_WHAT YOU ARE ASKED TO DO_:
Return each of the following lines verbatim, in the original order, with spacing and punctuation unchanged.

══════════

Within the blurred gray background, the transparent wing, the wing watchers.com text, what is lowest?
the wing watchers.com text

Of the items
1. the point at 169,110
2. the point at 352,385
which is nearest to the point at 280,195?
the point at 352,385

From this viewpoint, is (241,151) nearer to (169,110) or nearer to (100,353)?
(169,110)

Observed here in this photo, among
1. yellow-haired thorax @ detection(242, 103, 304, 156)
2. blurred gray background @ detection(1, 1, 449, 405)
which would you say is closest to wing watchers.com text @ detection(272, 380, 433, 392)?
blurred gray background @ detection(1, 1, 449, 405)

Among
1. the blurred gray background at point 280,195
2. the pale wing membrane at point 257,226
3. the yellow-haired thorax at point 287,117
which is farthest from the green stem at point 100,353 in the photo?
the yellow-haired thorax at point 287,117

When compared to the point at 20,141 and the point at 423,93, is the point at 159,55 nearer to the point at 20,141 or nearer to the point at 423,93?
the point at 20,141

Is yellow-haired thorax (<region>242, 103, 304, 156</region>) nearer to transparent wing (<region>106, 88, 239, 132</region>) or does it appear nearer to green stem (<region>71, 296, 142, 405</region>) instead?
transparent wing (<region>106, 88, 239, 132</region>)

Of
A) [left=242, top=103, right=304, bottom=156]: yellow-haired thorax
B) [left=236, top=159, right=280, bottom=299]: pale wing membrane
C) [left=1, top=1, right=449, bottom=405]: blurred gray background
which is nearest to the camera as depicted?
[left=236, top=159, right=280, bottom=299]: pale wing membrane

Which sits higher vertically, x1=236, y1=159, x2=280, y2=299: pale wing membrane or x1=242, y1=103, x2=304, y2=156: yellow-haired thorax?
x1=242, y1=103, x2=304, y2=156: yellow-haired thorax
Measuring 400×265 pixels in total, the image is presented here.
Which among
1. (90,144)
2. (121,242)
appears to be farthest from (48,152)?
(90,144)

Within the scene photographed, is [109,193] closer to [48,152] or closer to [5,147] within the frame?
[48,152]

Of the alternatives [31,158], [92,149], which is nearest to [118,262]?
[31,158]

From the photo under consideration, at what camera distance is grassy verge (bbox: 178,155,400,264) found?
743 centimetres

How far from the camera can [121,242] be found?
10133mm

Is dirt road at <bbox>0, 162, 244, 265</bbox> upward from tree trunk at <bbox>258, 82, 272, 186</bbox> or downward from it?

══════════

_IN RESPONSE_:
Within the blurred gray background, the transparent wing, the wing watchers.com text, what is lowest?
the wing watchers.com text

Of the items
1. the point at 169,110
2. the point at 352,385
which is nearest to the point at 280,195?
the point at 352,385

From this viewpoint, is (241,151) nearer to (169,110) or nearer to (100,353)?
(169,110)

Observed here in this photo, among
1. yellow-haired thorax @ detection(242, 103, 304, 156)
2. blurred gray background @ detection(1, 1, 449, 405)
which would you say is closest to wing watchers.com text @ detection(272, 380, 433, 392)?
blurred gray background @ detection(1, 1, 449, 405)

Among
1. the blurred gray background at point 280,195
2. the pale wing membrane at point 257,226
3. the yellow-haired thorax at point 287,117
which is farthest from the green stem at point 100,353 in the photo?
the yellow-haired thorax at point 287,117

When compared to the point at 20,141 and the point at 423,93, is the point at 159,55 nearer to the point at 20,141 or nearer to the point at 423,93?
the point at 20,141

Is yellow-haired thorax (<region>242, 103, 304, 156</region>) nearer to transparent wing (<region>106, 88, 239, 132</region>) or does it appear nearer to green stem (<region>71, 296, 142, 405</region>) instead?
transparent wing (<region>106, 88, 239, 132</region>)

Of
A) [left=242, top=103, right=304, bottom=156]: yellow-haired thorax
B) [left=236, top=159, right=280, bottom=299]: pale wing membrane
C) [left=1, top=1, right=449, bottom=405]: blurred gray background
which is nearest to the camera as depicted?
[left=236, top=159, right=280, bottom=299]: pale wing membrane

Which sits higher vertically, x1=236, y1=159, x2=280, y2=299: pale wing membrane or x1=242, y1=103, x2=304, y2=156: yellow-haired thorax?
x1=242, y1=103, x2=304, y2=156: yellow-haired thorax
Measuring 400×265 pixels in total, the image is presented here.
Which among
1. (90,144)
2. (121,242)
appears to be farthest from (48,152)?
(90,144)

Within the scene photographed, is [109,193] closer to [48,152] or closer to [5,147] within the frame?
[48,152]

Of the alternatives [31,158], [92,149], which is nearest to [118,262]?
[31,158]

From the photo under consideration, at what camera distance is grassy verge (bbox: 178,155,400,264) found?
743 centimetres

How far from the camera can [121,242] be found?
10133mm

Is dirt road at <bbox>0, 162, 244, 265</bbox> upward from tree trunk at <bbox>258, 82, 272, 186</bbox> or downward from it?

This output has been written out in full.